[EXTRACT]:
Extract PDF Metadata

The pdf-info endpoint returns metadata from a PDF document.

The pdf-info endpoint extracts a PDF's metadata as a JSON document. In this tutorial we use the pdf-info endpoint to fetch metadata from a PDF document and return that metadata as a JSON document. We first call the pdf-info REST endpoint directly using cURL.

Check out our blog for tips and tutorials!

We then use the C# client library to invoke the REST endpoint programmatically.

Required Resources

To complete this tutorial, you must add the Merge PDFs to your samples folder in your cloud storage space using the File Manager. After adding the sample resources, you should see a samples/get-pdf-info-pdf-info-endpoint folder containing the resources for this tutorial.

Sample	Sample Folder	Resources
Get Pdf Information	`samples/get-pdf-info-pdf-info-endpoint`	`fw4.pdf`

From the File Manager, download fw4.pdf to your local system; here we assume /temp/dynamicpdf-api-samples/get-pdf-info.

[GIVEN MATERIAL]:
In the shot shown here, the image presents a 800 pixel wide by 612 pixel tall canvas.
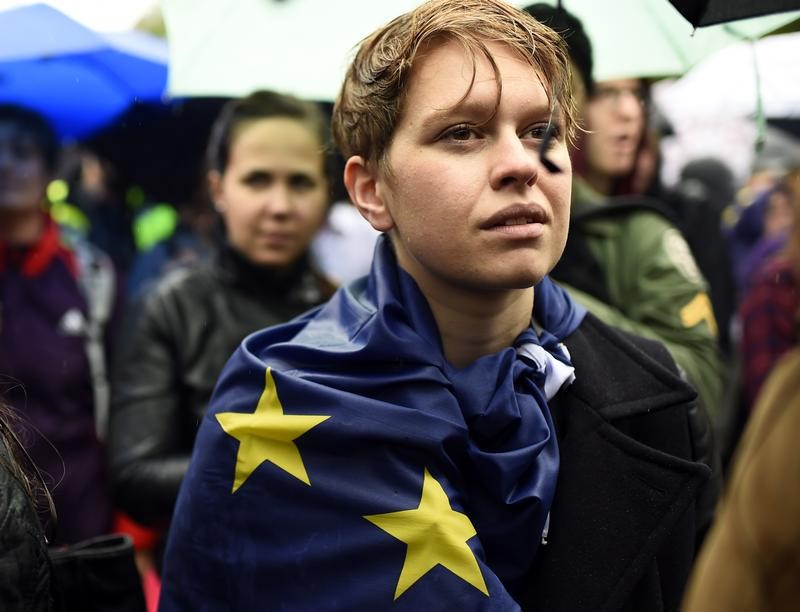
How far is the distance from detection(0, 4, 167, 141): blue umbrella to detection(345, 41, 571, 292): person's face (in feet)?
7.28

[WHAT IS NEEDED]: Continue the PDF metadata tutorial, starting right after its final sentence.

[RESULT OF THE TASK]:
After downloading, delete the documents and instructions from your cloud storage space using the File Manager.

Resource	Cloud/Local
`fw4.pdf`	local

tip

See Sample Resources for instructions on adding sample resources.

Obtaining API Key

This tutorial assumes a valid API key obtained from the DynamicPDF API's Portal. Refer to the following for instructions on getting an API key.

Apps and API Keys

tip

If you are not familiar with the File Manager or Apps and API Keys, refer to the following tutorial and relevant Users Guide pages.

Make Request Using API

Let's begin by invoking the pdf-info REST endpoint directly using cURL.

Create and execute the following cURL command.

curl -X POST "https://api.dpdf.io/v1.0/pdf-info" 
-H "Authorization: Bearer DP.xxx-api-key-xxx" 
-H "Content-Type: application/pdf" 
--data-binary "@c:/temp/dynamicpdf-api-samples/get-pdf-info/fw4.pdf"

The cURL command makes a POST call to the pdf-info endpoint, passing the Authorization and Content-Type headers. It also sends the fw4.pdf file as binary data. The endpoint then returns a JSON document containing metadata describing the PDF.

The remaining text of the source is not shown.